Tom. No, Paddy, it is not that I mean. Was you sorry, or did you weep for her?
Teag. Weep for her! By Shaint Patrick, I would not weep, nor yet be sorry, suppose my own mother and all the women in Ireland had died seven years before I was born.
Tom. What did you do with your children when she died?
Teag. Do you imagine I was such a big fool as bury my children alive along with a dead woman? Arra, dear honey, we always commonly give nothing along with a dead person but an old shirt, a winding sheet, a big hammer, with a long candle, and an Irish silver threepenny piece.
Tom. Dear Paddy, and what do they make of all these things?
Teag. Then, Tom, since you are so inquisitive, you must go ask the priest.
Tom. What did you make of your children, Paddy?
Teag. And what should I make of them? Do you imagine that I should give them into the hands of the butchers, as they had been a parcel of young hogs.

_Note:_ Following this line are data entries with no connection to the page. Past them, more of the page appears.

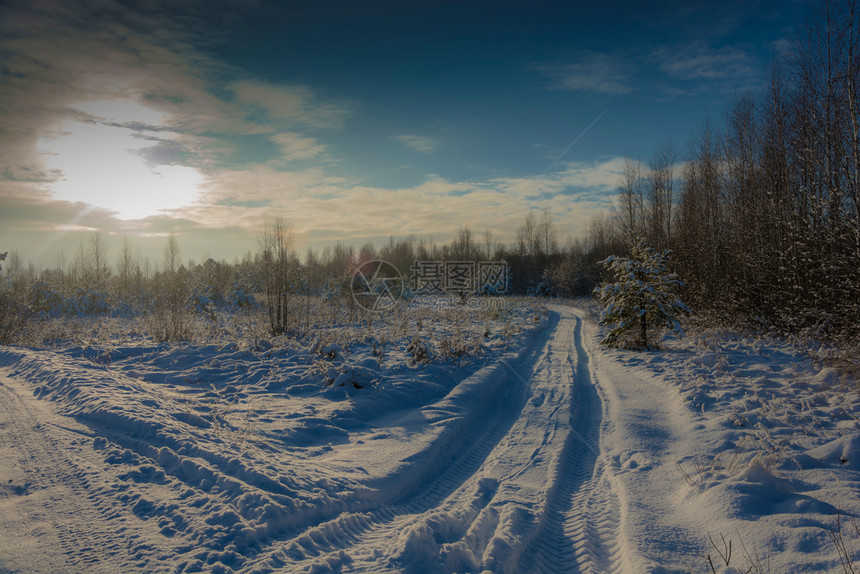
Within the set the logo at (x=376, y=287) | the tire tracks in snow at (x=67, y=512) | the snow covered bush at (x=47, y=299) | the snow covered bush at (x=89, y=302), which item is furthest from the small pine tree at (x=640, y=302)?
the snow covered bush at (x=89, y=302)

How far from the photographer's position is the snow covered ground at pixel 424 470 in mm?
3312

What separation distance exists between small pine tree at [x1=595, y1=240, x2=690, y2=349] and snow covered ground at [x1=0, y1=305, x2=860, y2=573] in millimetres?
3013

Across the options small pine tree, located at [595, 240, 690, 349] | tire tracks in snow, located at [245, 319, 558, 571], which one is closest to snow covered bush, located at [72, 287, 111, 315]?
tire tracks in snow, located at [245, 319, 558, 571]

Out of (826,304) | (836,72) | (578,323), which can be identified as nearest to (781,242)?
(826,304)

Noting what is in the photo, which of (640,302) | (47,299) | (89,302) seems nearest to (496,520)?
(640,302)

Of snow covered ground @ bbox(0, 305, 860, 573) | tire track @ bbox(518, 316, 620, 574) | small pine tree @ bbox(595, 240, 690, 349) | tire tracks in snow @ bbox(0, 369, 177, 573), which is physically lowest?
tire track @ bbox(518, 316, 620, 574)

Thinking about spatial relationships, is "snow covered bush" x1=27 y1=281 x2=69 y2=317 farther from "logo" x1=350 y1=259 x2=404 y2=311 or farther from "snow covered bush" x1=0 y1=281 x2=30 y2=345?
"logo" x1=350 y1=259 x2=404 y2=311

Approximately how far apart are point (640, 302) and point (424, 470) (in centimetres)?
973

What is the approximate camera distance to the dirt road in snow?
10.7 ft

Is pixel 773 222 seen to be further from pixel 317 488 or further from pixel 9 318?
pixel 9 318

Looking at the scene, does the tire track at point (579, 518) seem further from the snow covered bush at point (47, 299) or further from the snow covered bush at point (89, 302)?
the snow covered bush at point (89, 302)

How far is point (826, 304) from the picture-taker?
35.2 feet

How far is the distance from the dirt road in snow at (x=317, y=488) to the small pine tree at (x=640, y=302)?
16.7ft

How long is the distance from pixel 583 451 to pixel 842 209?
7779 millimetres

By Shaint Patrick, I had more unnaturality in me than to put them in an hospital as others do.
Tom. No; I suppose you would leave them with your friends?
Teag. Ay, ay, a poor man's friends is sometimes worse than a professed enemy. The best friend I ever had in the world was my own pocket while my money lasted; but I left two babes between the priest's door and the parish church, because I thought it was a place of mercy, and then set out for England in quest of another fortune.